🤖 AI Summary
This work addresses the simulation-to-reality (sim-to-real) gap arising from complex, dynamic, and non-smooth physical contacts by proposing an implicit alignment framework. Leveraging an off-the-shelf simulator as a prior, the method uniquely integrates real tactile contact information into neural dynamics modeling to construct a contact-aware forward dynamics network, enabling data-driven correction of simulated states. By explicitly capturing the discontinuities inherent in contact interactions, the approach significantly improves state prediction accuracy and substantially enhances the execution performance of policies trained purely in simulation when deployed in real-world environments.
📝 Abstract
High-fidelity physics simulation is essential for scalable robotic learning, but the sim-to-real gap persists, especially for tasks involving complex, dynamic, and discontinuous interactions like physical contacts. Explicit system identification, which tunes explicit simulator parameters, is often insufficient to align the intricate, high-dimensional, and state-dependent dynamics of the real world.

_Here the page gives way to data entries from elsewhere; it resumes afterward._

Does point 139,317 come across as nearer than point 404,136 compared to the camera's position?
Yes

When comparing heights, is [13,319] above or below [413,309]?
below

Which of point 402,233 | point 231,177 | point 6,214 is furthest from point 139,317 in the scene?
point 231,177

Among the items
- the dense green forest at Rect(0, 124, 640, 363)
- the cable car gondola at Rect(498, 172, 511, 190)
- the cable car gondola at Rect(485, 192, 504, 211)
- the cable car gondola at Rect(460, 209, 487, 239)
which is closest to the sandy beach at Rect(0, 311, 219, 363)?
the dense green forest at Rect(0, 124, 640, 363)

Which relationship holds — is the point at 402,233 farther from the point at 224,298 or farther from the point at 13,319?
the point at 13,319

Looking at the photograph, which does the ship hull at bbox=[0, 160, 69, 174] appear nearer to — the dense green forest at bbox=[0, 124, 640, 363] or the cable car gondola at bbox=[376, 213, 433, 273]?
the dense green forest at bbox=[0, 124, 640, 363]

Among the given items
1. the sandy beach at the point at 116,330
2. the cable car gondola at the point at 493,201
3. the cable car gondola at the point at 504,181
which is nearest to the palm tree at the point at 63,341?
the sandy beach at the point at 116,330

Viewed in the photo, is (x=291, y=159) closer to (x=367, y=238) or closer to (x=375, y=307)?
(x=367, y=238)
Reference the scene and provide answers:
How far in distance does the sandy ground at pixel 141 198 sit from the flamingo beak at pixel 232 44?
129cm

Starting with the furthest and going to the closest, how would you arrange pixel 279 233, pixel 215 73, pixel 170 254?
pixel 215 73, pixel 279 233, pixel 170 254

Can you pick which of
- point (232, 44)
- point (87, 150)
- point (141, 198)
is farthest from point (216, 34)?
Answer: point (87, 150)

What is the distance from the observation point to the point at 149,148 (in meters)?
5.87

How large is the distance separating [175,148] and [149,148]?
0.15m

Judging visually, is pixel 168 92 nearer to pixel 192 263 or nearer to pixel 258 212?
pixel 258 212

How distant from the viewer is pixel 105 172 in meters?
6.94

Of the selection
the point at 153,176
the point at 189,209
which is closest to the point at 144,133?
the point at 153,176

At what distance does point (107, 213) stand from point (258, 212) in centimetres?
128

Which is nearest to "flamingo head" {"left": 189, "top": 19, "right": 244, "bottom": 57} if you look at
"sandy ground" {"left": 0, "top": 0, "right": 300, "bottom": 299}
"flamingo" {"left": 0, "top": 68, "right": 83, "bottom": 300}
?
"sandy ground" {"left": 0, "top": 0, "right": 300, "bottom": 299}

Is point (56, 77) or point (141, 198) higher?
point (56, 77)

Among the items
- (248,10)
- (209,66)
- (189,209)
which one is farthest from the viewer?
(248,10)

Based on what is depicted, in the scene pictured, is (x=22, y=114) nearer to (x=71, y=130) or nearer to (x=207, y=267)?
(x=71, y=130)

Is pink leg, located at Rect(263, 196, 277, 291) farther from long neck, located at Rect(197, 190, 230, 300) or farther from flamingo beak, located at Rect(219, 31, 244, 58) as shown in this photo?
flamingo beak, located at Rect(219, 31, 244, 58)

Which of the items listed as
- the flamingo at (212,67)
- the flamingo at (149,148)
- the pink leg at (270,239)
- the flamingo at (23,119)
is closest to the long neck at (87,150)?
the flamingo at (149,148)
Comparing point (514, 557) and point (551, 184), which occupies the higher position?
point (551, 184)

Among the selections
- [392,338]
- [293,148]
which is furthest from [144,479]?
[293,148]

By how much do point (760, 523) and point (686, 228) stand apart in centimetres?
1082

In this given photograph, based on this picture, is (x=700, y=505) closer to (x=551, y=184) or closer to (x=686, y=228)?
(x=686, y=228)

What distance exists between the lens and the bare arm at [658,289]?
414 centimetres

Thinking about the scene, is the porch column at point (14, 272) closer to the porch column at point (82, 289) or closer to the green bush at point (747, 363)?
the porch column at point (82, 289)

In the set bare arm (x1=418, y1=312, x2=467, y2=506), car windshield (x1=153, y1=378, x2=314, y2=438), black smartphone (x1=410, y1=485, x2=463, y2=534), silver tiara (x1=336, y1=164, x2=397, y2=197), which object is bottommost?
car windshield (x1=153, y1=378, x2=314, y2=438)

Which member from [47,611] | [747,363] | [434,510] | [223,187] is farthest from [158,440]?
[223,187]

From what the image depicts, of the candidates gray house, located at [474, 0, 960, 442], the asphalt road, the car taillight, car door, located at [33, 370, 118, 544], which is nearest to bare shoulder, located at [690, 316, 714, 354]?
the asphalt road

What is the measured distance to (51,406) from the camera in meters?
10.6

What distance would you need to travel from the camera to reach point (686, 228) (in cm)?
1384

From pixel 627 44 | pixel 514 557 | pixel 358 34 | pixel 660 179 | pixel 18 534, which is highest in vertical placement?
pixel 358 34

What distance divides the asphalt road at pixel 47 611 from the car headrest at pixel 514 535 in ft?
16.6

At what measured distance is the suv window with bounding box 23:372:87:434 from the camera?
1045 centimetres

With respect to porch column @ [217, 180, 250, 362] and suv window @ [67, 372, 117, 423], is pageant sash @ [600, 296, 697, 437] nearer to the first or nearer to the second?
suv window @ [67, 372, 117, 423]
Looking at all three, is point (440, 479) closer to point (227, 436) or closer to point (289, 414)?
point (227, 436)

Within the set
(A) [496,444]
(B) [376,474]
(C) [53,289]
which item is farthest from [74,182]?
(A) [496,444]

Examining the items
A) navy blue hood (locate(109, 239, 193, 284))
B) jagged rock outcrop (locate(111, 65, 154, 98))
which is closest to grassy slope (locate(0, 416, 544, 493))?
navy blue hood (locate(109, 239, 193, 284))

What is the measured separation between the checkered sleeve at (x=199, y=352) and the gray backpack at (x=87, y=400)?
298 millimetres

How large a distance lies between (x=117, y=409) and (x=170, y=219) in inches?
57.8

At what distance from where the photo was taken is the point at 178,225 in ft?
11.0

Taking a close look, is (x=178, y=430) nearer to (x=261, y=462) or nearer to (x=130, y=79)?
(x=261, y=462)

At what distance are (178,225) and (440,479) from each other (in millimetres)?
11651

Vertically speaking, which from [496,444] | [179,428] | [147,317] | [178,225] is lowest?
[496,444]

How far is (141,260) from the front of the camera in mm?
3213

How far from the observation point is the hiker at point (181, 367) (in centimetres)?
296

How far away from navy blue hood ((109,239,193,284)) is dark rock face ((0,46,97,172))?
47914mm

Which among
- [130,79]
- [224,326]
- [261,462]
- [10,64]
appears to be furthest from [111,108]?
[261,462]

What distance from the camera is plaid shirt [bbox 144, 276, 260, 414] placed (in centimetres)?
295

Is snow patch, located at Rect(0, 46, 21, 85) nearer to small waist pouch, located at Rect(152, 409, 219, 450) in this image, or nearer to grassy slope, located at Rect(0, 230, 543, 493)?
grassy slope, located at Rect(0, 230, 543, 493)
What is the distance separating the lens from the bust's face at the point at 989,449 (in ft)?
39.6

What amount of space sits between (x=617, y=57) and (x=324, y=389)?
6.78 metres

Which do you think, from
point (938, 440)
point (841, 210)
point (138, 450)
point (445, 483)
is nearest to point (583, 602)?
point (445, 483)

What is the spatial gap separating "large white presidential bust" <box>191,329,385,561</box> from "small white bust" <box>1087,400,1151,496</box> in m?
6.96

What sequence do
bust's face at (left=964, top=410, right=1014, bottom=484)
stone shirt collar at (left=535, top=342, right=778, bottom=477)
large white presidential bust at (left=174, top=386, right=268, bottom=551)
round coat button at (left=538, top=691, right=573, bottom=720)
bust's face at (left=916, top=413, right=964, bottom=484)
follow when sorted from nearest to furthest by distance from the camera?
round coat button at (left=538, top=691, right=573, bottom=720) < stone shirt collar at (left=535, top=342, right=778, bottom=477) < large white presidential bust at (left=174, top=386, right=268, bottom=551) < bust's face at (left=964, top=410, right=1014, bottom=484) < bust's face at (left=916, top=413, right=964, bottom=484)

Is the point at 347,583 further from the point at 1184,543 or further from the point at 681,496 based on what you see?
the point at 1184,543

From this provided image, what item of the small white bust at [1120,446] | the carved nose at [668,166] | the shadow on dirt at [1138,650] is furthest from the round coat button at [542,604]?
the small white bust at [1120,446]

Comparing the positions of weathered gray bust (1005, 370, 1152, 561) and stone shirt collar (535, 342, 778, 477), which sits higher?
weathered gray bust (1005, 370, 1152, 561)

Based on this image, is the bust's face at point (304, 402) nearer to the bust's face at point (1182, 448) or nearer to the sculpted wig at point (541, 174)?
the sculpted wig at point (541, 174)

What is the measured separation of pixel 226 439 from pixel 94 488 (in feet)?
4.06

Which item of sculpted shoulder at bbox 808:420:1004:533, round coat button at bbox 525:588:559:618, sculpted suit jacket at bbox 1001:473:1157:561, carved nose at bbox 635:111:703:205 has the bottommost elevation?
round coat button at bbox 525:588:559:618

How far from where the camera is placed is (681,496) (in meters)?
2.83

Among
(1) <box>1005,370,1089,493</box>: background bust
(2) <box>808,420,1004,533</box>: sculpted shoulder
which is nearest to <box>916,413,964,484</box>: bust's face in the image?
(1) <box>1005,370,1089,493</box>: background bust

To overcome this, we propose an implicit sim-to-real alignment framework that learns to directly align the simulator's dynamics with contact information. Our method treats the off-the-shelf simulator as a base prior and learns a contact-aware neural dynamics model to refine simulated states using real-world observations. We show that using tactile contact information from robotic hands can effectively model the non-smooth discontinuities inherent in contact-rich tasks, resulting in a neural dynamics model grounded by real-world data. We demonstrate that this learned forward dynamics model improves state prediction accuracy and can be effectively used to predict policy performance and refine policies trained purely in standard simulators, offering a scalable, data-driven approach to sim-to-real alignment.